Life is pretty easy in the First World. Good food, restaurants, lots of staff, public transport, good governance, rock concerts, high standard of living and all those things. In these environments reside pampered investor relations practitioners, ones that come up with nice, fluffy IR tips. Tips full of cliches. In Africa, however there are real men, dealing with real issues, fighting a fight that pampered IR consultants have forgotten long ago.

What’s the difference between between the two? I outline some soft annual report tips first, then the tips from real men, recommendations containing the stuff that counts in Africa.

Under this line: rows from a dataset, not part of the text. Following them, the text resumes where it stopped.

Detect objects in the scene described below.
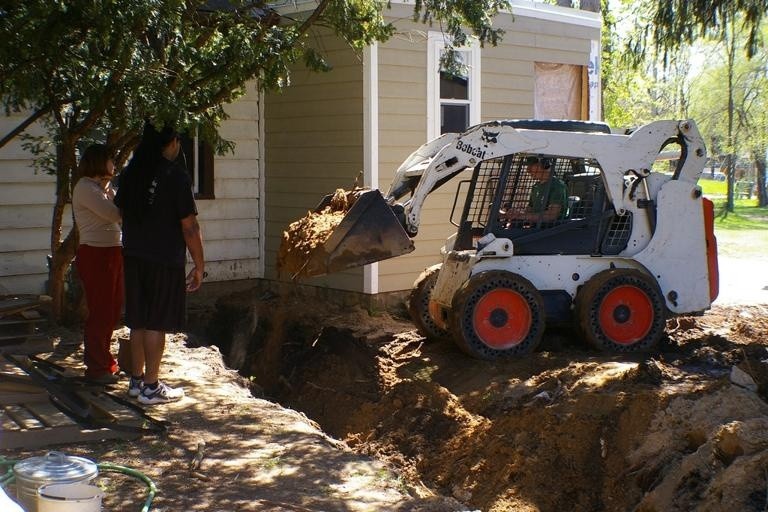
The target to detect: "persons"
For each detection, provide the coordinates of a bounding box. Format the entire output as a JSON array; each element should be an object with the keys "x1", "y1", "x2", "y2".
[
  {"x1": 113, "y1": 124, "x2": 206, "y2": 405},
  {"x1": 71, "y1": 143, "x2": 126, "y2": 383},
  {"x1": 499, "y1": 158, "x2": 576, "y2": 229}
]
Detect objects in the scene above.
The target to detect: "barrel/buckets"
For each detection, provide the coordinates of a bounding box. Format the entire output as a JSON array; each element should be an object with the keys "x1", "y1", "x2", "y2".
[
  {"x1": 12, "y1": 449, "x2": 99, "y2": 511},
  {"x1": 35, "y1": 483, "x2": 104, "y2": 511}
]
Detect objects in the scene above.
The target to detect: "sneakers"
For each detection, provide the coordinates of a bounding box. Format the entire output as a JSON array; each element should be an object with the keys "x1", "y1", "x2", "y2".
[
  {"x1": 138, "y1": 383, "x2": 183, "y2": 404},
  {"x1": 129, "y1": 379, "x2": 143, "y2": 395},
  {"x1": 87, "y1": 370, "x2": 127, "y2": 383}
]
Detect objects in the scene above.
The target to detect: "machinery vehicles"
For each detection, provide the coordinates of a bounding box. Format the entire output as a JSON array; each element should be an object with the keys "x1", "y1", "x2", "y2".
[{"x1": 281, "y1": 117, "x2": 722, "y2": 363}]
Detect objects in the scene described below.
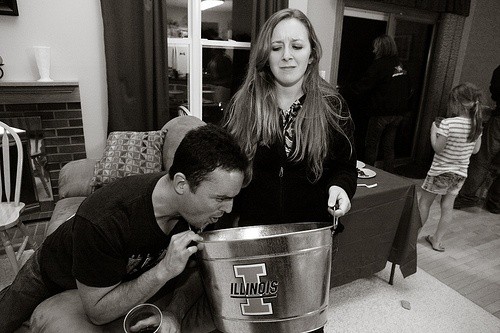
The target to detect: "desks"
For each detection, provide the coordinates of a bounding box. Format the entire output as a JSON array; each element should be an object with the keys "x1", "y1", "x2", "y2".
[{"x1": 332, "y1": 160, "x2": 423, "y2": 289}]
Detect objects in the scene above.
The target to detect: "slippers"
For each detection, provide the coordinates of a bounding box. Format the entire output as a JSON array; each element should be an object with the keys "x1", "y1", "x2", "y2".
[{"x1": 425, "y1": 235, "x2": 445, "y2": 251}]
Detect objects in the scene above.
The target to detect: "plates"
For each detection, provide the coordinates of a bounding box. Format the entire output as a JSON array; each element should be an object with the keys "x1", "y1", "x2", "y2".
[
  {"x1": 357, "y1": 169, "x2": 376, "y2": 178},
  {"x1": 357, "y1": 160, "x2": 365, "y2": 168}
]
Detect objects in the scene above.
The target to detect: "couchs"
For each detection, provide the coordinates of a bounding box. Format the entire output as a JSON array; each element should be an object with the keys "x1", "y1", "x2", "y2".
[{"x1": 29, "y1": 116, "x2": 207, "y2": 333}]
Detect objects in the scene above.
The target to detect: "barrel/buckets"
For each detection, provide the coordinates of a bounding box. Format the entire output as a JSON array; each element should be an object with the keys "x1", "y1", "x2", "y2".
[{"x1": 189, "y1": 206, "x2": 338, "y2": 333}]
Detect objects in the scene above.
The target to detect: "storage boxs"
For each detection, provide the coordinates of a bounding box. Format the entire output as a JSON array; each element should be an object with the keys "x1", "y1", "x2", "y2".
[{"x1": 202, "y1": 207, "x2": 338, "y2": 333}]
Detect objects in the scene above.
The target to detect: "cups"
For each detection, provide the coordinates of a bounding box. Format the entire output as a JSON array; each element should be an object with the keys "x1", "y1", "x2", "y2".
[
  {"x1": 123, "y1": 304, "x2": 178, "y2": 333},
  {"x1": 435, "y1": 117, "x2": 445, "y2": 136}
]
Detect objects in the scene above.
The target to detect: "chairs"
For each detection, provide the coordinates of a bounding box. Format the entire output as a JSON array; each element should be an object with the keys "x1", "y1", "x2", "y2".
[{"x1": 0, "y1": 121, "x2": 37, "y2": 277}]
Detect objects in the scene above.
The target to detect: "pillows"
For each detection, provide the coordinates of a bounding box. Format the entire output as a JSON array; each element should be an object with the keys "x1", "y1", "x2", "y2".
[{"x1": 91, "y1": 129, "x2": 168, "y2": 184}]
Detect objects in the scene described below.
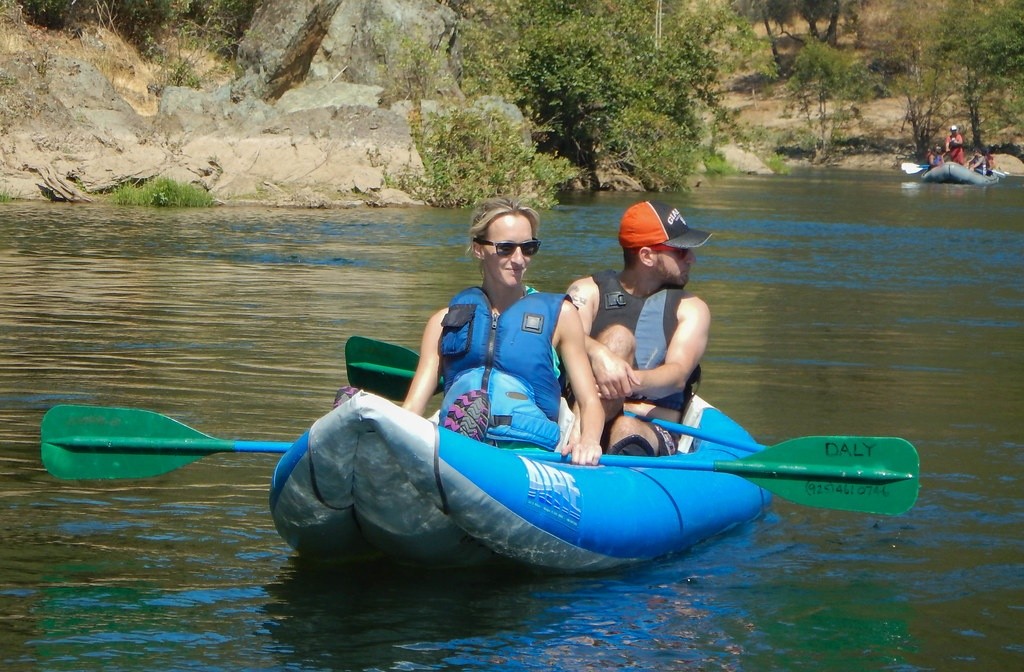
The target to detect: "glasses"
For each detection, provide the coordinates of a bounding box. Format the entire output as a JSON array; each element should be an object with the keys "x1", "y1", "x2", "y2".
[
  {"x1": 473, "y1": 238, "x2": 542, "y2": 256},
  {"x1": 629, "y1": 245, "x2": 689, "y2": 260}
]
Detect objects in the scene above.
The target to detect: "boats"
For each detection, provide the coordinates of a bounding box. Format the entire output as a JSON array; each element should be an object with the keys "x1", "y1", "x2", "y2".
[
  {"x1": 269, "y1": 392, "x2": 773, "y2": 574},
  {"x1": 920, "y1": 160, "x2": 1000, "y2": 186}
]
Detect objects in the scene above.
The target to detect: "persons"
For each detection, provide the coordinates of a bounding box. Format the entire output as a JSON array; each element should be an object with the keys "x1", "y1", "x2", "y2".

Cliche 1: “Use one voice” – collaborate an effective report including contributions from a wide range of operating and reporting focuses. Ensure you pull together a document that speaks in one voice including all management and the information it reports. Deliver consistent messaging.

Cliche 2: “Shorten it” – Repetition isn’t needed. Give investors more of what is important, such as strategy, cash flow, acquisitions, and debt and market conditions.

Cliche 3: “Highlight the real and relevant” – Reflect the culture of your organisation, its purpose and values. Set a tone showing the true nature of your company such as straight to the point or quirky. Engage your audience with what you are thinking providing relevant information which allows for clear assessment of business performance and various segments.

Cliche 4: “Connect the facts” – Show your audience the big picture, put performance in context. Include your company’s goals and how you plan to achieve them. Your business model is important. Try Integrate genuine, meaningful reporting on important information to stakeholders and society. Mean what you say.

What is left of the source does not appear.